Diageo owns a raft of brands including Dublin-based Guinness. Photo: Brian Lawless/PA

However, shareholders appear confident that the company could be well-placed when economies reopen and lockdown restrictions lift, with its shares only down 5 per cent in the past 12 months.

In the last financial year, to June 2020, organic sales dived 8.4 per cent after sales volumes were hit heavily by the pandemic but its performance is expected to improve on the back of resilient retail sales and the reopening of some regions.

However, the group is also expected to see overall revenues boosted by its recent acquisitions, including the takeover of Ryan Reynolds-backed Aviation Gin and Herefordshire gin and vodka distillery Chase.

Edward Mundy, analyst at Jefferies, said the broker sees Diageo “at an early stage of recovery” as many restrictions are expected to remain in place throughout the current quarter.

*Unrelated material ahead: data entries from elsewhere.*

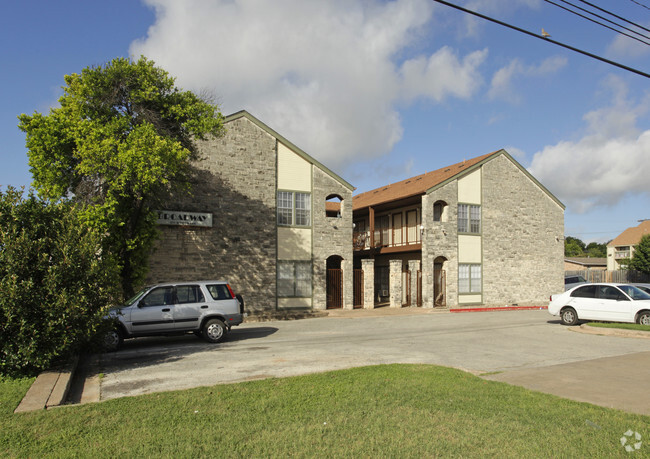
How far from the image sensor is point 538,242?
31.9 m

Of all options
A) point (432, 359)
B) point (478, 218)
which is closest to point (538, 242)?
point (478, 218)

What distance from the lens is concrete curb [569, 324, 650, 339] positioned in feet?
49.1

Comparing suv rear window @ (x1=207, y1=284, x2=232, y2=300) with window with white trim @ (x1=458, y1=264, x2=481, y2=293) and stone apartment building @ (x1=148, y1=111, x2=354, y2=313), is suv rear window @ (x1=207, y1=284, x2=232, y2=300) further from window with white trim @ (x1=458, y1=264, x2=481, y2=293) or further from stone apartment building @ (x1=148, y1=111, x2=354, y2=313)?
window with white trim @ (x1=458, y1=264, x2=481, y2=293)

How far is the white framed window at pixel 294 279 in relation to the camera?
23984 millimetres

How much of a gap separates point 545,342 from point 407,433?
10.2 meters

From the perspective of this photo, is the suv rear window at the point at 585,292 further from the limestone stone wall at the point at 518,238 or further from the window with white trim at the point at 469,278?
the limestone stone wall at the point at 518,238

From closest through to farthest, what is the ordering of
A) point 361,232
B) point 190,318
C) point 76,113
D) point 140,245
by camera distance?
point 190,318 → point 76,113 → point 140,245 → point 361,232

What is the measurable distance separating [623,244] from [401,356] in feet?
208

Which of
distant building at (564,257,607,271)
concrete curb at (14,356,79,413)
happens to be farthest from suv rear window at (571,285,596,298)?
distant building at (564,257,607,271)

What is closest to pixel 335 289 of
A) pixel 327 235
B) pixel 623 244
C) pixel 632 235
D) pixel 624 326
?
pixel 327 235

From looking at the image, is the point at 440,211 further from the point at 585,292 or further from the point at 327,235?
the point at 585,292

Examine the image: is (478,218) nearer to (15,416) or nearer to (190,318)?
(190,318)

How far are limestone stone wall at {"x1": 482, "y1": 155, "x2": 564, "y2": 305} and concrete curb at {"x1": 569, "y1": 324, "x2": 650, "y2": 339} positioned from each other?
1275cm

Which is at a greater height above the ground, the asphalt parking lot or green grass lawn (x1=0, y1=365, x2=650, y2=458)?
green grass lawn (x1=0, y1=365, x2=650, y2=458)
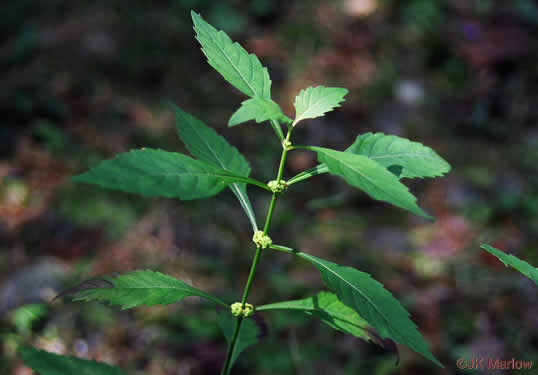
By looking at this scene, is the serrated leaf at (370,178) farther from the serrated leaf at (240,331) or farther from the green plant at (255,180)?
the serrated leaf at (240,331)

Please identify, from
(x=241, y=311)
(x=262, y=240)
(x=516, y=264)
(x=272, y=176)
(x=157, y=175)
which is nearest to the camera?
(x=157, y=175)

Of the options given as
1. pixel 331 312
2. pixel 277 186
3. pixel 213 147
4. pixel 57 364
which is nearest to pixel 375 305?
pixel 331 312

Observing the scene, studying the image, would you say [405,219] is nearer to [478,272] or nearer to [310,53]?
[478,272]

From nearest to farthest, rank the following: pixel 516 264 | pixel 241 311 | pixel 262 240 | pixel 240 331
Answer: pixel 516 264, pixel 262 240, pixel 241 311, pixel 240 331

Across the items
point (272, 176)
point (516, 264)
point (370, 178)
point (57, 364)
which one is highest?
point (272, 176)

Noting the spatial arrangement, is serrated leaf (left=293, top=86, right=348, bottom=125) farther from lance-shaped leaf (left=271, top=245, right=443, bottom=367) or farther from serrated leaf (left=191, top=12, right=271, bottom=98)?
lance-shaped leaf (left=271, top=245, right=443, bottom=367)

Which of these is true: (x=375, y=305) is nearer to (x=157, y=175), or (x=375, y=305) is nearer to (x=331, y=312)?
(x=331, y=312)

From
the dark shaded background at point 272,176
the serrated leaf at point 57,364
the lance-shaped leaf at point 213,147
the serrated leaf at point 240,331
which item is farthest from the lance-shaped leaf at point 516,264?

“Near-term news flow on the second wave in Europe could hold back momentum in the short term, however as the vaccine is rolled out there is scope for a sharper recovery in trading,” he said.

On Thursday, shareholders will be keen for an update on dividends, after the company scrapped its programme last year in the face of the pandemic.

Russ Mould, investment director at AJ Bell, said the company may also look to calm investor nerves surrounding Brexit, at a time when the US has already slapped import duties of 25 per cent on Scotch whisky.

“Shareholders and analysts will also look for any comments on Brexit from CEO Ivan Menezes,” he said.

“No doubt Diageo is looking forward to the return of duty free shopping, once international travel recovers, and trade deals with other key markets like India and the US that can reduce tariffs there, while its supply chain should be largely unaffected, as most of its raw materials come from domestic sources.”